* [PROBLEM TO WORK ON]:
Word for word, set down the lines from the one that contains "for 1-1 to n" through the final line of the data; no pictures belong in the copy.

(SUPPLIED DATA Opens)

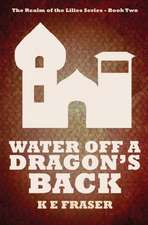 Fraser, K: Water off a Dragon's Back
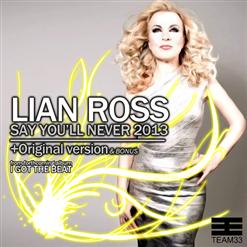 Lian Ross — Say You'll Never (2013 New Version)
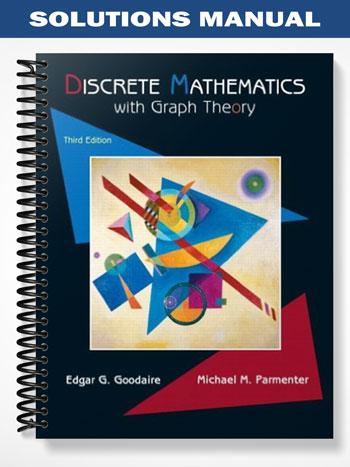 Solutions Manual for Discrete Mathematics with Graph Theory 3rd Edition by Goodaire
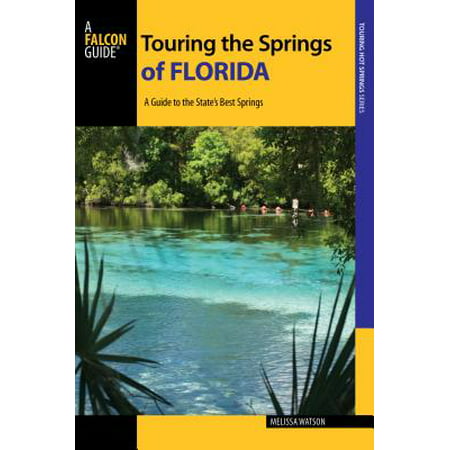 Touring the Springs of Florida : A Guide to the State's Best (Best Natural Springs In Florida)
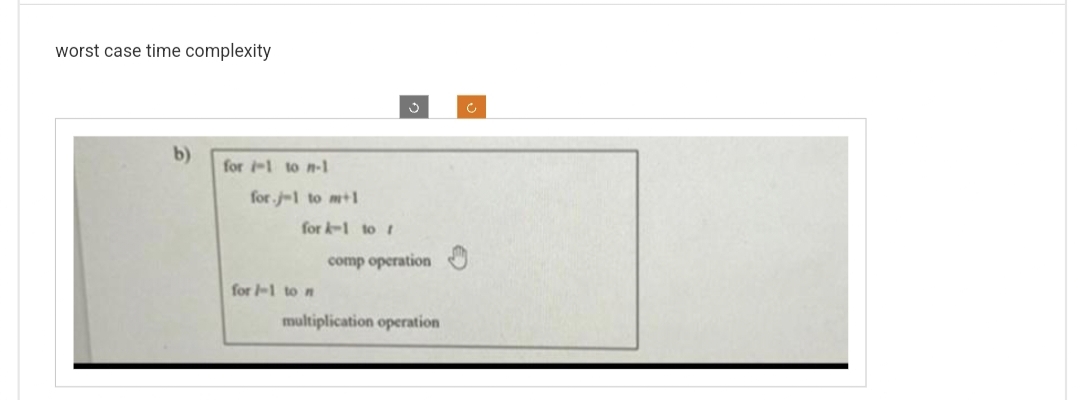 worst case time complexity
b)
for -1 to n-1
for.j-1 to m+1
for k-1 to 1
for 1-1 to n
comp operation
multiplication operation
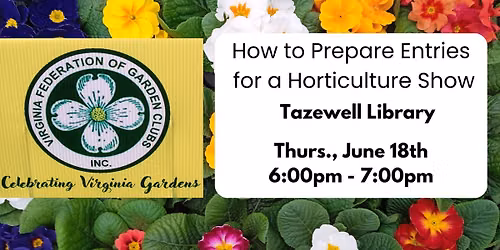 How to Prepare Entries for a Horticulture Show @ Tazewell Library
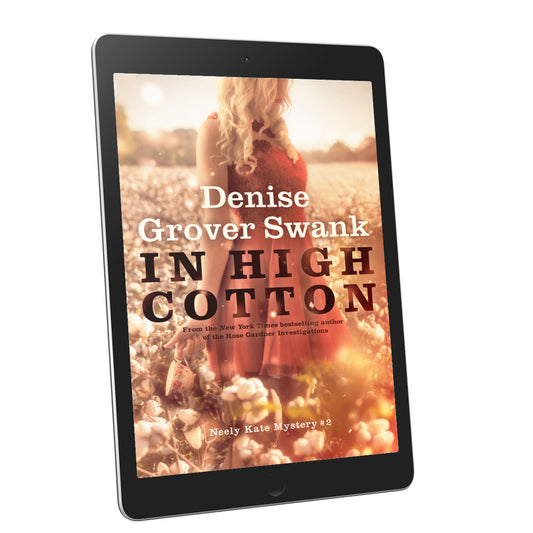 In High Cotton - E-book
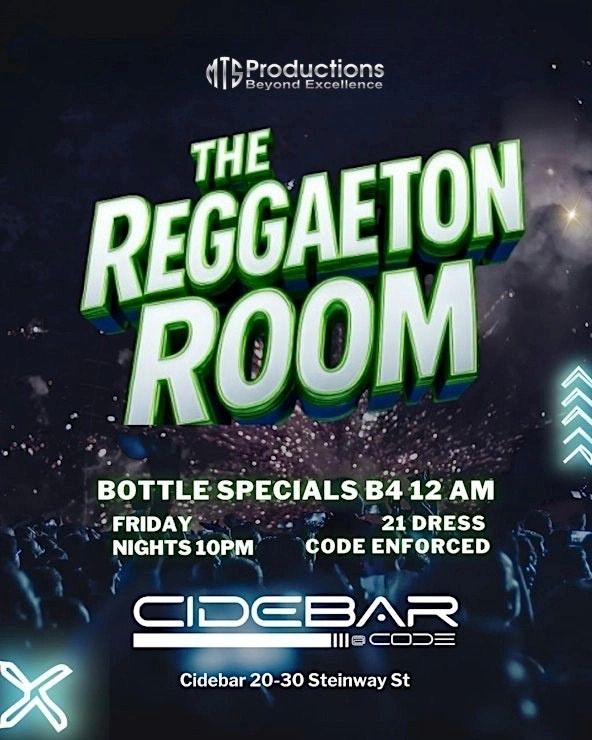 Buy tickets for Reggaeton Room Fridays at CideBar Astoria – December 19th Reggaeton Room Fridays at CideBar Astoria – December 19th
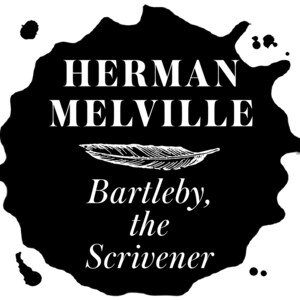 Bartleby, the Scrivener (Unabridged) bookCoverFor
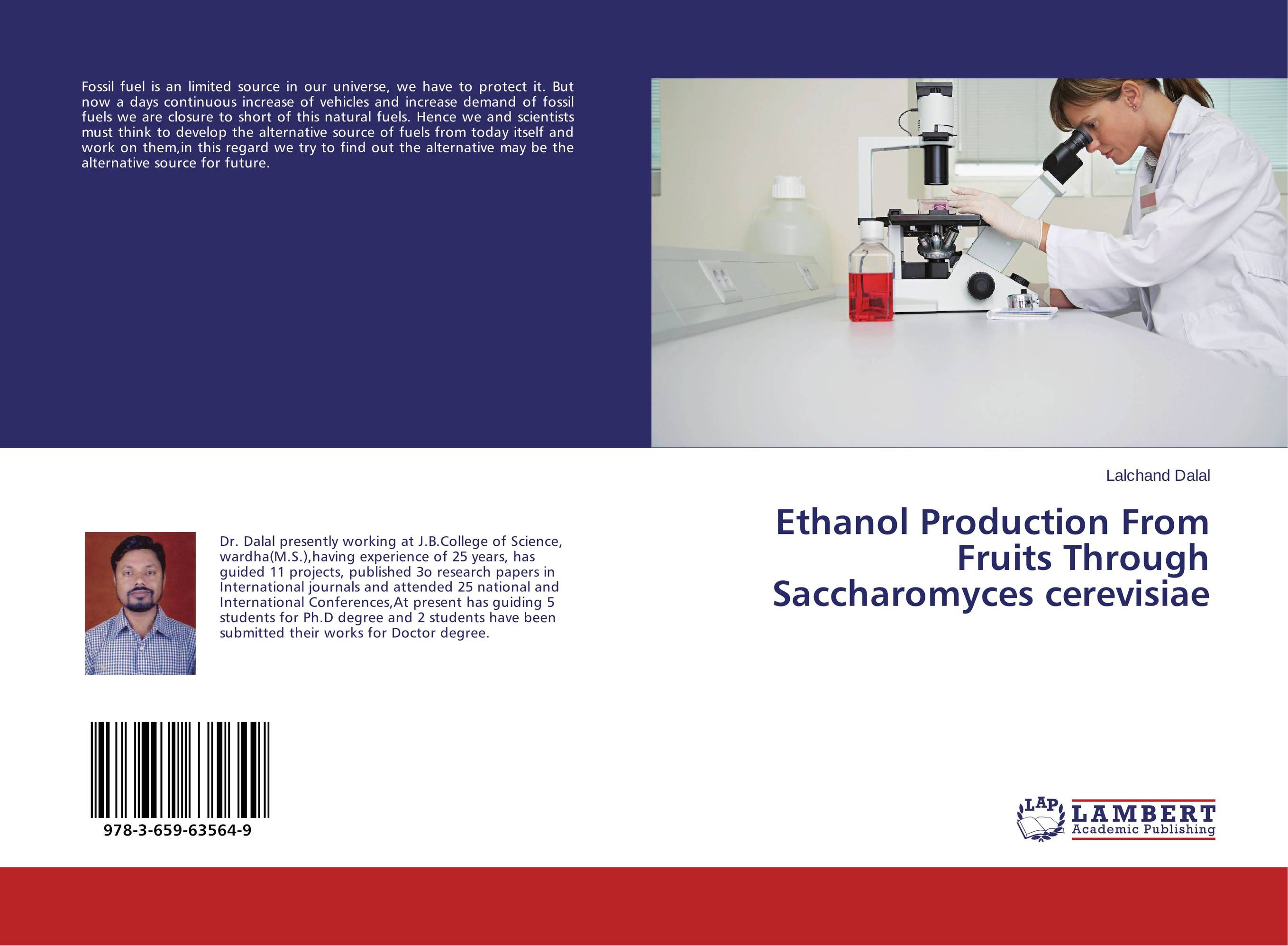 Ethanol Production From Fruits Through Saccharomyces cerevisiae..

(SUPPLIED DATA Closes)

* [RESULT]:
for 1-1 to n
comp operation
multiplication operation
 How to Prepare Entries for a Horticulture Show @ Tazewell Library
 In High Cotton - E-book
 Buy tickets for Reggaeton Room Fridays at CideBar Astoria – December 19th Reggaeton Room Fridays at CideBar Astoria – December 19th
 Bartleby, the Scrivener (Unabridged) bookCoverFor
 Ethanol Production From Fruits Through Saccharomyces cerevisiae..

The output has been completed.